Qaani and his predecessor appear to have divided the labor: Soleimani operated on Iran’s western front, while Qaani’s focus remained on its eastern borders.
Qaani also once traveled with Iran’s then-president, Mahmoud Ahmadinejad, to several countries in Africa and South America. In 2012, the Treasury Department sanctioned Qaani for overseeing the distribution of the Quds Force’s finances to regional allies. He was also responsible for a weapons shipment to Gambia that was intercepted in Nigeria in 2010, the department said.
He is also believed to have to have played a prominent role in establishing Liwa al-Fatemiyoun, a military brigade of mostly Afghan Shiite Hazaras who were deployed to Syria to assist government forces.
In 2012, Qaani was the first Revolutionary Guard commander to publicly acknowledge Iran’s military presence in Syria, telling an Iranian news outlet that due to Iran’s involvement in the war, “big massacres were prevented.”
“Qaani seems to be a more cagey personality than his predecessor.
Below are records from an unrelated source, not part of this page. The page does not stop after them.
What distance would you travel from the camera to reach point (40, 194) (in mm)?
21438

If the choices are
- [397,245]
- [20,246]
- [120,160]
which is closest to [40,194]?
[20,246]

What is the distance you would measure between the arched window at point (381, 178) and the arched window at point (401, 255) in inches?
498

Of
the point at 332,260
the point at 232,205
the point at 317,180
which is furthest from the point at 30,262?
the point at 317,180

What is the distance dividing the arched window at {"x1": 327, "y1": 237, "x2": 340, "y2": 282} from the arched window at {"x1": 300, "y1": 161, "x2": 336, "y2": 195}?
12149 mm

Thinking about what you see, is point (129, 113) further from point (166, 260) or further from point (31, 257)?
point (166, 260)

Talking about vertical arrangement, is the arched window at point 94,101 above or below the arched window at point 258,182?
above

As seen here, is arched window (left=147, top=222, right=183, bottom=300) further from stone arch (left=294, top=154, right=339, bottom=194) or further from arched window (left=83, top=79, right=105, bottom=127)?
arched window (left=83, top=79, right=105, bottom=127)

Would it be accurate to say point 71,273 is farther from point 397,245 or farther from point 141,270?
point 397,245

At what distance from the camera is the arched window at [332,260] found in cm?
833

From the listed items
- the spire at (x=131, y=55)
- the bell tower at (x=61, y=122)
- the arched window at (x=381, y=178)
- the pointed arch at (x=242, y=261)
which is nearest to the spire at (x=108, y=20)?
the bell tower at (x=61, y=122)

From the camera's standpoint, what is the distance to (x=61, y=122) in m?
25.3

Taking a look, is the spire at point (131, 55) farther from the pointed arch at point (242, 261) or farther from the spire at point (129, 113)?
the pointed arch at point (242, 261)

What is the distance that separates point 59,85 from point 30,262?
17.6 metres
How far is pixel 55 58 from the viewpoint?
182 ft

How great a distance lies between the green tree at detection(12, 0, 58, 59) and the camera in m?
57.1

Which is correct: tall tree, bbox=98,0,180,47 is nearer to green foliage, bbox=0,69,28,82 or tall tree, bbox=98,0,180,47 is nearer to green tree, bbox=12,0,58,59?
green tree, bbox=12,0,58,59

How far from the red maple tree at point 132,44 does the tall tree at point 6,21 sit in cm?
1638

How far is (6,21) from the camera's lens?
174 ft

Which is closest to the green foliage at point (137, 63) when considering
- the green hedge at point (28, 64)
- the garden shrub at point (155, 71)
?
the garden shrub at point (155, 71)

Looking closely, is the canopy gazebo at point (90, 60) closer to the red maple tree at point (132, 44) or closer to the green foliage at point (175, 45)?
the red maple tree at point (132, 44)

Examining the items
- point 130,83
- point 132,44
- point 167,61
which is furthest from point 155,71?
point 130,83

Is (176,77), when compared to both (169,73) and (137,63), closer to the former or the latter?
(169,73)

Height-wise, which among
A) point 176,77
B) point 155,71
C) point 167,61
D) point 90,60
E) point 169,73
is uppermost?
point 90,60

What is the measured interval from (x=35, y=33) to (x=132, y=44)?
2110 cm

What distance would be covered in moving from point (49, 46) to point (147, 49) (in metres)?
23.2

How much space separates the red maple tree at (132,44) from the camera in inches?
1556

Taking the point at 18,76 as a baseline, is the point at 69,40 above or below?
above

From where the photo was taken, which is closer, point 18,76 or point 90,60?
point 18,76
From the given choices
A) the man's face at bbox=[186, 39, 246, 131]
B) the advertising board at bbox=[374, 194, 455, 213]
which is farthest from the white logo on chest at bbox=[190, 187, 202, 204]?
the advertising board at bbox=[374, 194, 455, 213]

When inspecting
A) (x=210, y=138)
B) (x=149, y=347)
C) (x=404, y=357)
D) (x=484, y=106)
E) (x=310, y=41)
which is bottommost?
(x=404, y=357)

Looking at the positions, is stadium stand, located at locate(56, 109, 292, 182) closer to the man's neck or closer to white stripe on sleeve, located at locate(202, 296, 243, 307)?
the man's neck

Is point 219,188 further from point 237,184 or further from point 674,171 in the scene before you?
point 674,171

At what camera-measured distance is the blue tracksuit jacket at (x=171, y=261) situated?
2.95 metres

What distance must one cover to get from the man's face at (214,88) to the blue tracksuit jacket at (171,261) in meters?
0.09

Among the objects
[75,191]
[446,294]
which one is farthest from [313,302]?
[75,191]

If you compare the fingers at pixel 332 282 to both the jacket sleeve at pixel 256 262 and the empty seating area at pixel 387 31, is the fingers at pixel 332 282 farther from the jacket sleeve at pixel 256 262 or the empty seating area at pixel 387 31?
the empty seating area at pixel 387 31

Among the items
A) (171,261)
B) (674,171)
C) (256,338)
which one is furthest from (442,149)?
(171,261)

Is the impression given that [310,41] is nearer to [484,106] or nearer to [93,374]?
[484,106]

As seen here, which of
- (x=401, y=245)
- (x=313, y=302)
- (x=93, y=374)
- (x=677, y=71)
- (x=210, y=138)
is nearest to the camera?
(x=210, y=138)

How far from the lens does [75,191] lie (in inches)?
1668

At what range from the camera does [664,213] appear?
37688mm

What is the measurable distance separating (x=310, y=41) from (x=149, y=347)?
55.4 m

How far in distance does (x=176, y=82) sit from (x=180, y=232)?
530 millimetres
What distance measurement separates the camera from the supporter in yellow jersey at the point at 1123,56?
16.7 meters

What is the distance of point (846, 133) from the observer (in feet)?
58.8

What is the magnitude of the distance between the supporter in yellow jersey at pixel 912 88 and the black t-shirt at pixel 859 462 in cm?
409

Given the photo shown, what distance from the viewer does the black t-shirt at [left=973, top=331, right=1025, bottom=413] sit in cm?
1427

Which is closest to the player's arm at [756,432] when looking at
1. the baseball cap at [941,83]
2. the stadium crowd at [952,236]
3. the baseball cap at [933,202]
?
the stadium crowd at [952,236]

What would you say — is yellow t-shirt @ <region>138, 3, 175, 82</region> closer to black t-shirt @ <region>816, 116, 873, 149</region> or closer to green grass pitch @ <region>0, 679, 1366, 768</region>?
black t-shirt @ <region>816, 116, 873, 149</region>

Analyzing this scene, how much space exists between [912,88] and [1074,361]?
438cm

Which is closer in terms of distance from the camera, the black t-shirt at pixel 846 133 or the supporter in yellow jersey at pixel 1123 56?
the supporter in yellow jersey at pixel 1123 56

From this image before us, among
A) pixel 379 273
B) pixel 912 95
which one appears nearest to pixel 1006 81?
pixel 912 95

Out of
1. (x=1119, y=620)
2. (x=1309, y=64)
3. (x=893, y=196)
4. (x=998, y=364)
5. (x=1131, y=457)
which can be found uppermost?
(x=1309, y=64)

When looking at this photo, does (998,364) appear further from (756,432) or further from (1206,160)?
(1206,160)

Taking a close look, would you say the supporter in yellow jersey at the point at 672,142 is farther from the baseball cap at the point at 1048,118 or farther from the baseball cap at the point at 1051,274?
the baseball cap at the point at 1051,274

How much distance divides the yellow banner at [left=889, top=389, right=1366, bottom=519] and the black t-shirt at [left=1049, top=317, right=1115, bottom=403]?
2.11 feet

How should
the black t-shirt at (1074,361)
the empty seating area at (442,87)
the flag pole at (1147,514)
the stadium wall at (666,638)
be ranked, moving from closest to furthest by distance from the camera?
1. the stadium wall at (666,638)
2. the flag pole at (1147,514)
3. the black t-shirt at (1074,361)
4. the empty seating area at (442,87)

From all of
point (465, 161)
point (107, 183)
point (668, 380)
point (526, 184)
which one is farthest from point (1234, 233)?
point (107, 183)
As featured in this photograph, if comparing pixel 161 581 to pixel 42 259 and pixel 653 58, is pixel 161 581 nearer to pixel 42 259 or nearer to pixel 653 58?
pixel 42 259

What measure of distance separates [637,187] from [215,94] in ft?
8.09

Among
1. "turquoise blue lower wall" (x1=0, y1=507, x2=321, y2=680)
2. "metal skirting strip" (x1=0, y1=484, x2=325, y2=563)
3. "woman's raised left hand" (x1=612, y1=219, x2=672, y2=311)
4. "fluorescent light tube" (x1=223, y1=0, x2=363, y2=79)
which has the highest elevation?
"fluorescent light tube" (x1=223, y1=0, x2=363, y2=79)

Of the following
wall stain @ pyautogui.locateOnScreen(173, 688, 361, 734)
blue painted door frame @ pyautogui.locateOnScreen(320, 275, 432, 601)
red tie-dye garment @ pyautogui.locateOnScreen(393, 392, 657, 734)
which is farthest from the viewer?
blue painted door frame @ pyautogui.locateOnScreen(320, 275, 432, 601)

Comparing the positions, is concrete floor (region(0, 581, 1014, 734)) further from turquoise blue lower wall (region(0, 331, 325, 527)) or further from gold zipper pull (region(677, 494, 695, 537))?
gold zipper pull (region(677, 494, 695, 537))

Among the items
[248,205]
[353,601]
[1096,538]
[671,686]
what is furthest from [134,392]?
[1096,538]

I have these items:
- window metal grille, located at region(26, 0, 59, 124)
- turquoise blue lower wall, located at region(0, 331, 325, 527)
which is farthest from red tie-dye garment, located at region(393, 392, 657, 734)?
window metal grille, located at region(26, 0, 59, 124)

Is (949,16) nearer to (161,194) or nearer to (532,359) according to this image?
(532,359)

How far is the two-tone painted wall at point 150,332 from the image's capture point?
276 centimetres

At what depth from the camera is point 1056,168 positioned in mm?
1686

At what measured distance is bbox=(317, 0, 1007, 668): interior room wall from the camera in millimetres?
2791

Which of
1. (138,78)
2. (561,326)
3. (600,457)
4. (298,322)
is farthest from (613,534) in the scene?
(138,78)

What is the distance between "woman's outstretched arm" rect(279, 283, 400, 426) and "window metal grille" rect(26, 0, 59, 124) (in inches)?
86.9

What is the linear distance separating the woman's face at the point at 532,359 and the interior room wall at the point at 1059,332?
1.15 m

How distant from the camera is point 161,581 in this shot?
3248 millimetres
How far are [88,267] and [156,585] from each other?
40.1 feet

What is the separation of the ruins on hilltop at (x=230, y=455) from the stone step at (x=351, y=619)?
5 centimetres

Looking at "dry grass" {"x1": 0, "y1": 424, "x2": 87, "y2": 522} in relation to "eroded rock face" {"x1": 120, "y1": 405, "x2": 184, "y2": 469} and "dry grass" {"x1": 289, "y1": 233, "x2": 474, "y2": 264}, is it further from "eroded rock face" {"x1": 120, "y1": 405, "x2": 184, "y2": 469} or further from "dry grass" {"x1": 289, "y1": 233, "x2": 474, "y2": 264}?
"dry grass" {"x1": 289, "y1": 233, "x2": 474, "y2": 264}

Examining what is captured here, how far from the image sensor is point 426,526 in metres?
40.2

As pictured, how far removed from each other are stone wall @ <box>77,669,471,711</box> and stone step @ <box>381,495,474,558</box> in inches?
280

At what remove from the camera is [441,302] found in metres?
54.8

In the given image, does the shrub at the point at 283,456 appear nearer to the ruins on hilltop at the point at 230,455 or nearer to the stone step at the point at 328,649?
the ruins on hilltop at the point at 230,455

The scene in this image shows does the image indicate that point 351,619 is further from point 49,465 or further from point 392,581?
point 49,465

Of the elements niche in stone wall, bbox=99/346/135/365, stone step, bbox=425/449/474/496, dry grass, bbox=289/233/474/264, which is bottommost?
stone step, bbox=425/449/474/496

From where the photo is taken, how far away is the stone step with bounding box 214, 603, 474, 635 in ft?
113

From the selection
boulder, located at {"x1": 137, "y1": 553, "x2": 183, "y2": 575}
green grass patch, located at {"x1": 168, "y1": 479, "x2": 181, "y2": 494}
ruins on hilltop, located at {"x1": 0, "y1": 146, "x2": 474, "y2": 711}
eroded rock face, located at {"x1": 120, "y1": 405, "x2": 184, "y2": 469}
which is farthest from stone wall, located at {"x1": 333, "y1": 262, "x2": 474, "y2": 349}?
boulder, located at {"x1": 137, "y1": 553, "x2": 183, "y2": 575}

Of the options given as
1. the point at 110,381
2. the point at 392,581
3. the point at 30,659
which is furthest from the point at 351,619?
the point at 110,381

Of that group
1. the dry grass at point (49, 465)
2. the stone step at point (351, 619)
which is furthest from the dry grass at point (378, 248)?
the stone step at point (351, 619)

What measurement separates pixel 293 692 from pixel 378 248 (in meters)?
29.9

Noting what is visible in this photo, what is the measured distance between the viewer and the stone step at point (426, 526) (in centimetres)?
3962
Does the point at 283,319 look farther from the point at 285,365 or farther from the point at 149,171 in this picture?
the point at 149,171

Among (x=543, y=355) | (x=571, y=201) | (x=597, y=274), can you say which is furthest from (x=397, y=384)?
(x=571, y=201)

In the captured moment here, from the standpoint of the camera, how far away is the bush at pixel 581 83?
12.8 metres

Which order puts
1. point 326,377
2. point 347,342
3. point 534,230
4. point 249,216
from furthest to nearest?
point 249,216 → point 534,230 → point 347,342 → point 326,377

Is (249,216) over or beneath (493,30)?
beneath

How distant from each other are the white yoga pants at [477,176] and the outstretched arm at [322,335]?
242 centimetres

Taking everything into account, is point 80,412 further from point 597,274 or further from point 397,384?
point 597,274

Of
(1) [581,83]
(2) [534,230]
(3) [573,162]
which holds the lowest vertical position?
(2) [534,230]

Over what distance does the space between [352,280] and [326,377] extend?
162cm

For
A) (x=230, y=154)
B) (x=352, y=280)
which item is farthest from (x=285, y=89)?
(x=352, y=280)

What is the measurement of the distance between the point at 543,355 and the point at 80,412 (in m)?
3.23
But like Soleimani, Qaani seems to have a strong personal relationship with the supreme leader,” said Ostovar.
His decades-long career at the highest levels of the Revolutionary Guard “says a lot about the trust both Khamenei and Soleimani had in him,” he said.
Still, experts say, Qaani lacks broader experience in the Arab world, an area crucial to Iran’s efforts to counter U.S. and Israeli military power.
“I don’t think that he speaks Arabic, and he doesn’t have the same understanding of the Arab world or of Israel that Soleimani had,” said Azizi.
According to Ostovar, “it’s unlikely that Qaani’s friendships with proxy commanders are as well developed or run as deep as Soleimani’s.”
As a result, he will “probably run operations primarily from a distance,” Ostovar said. “Even if he wanted to replicate Soleimani’s general-on-the-frontlines photo ops, it’ll be difficult for him to do now.”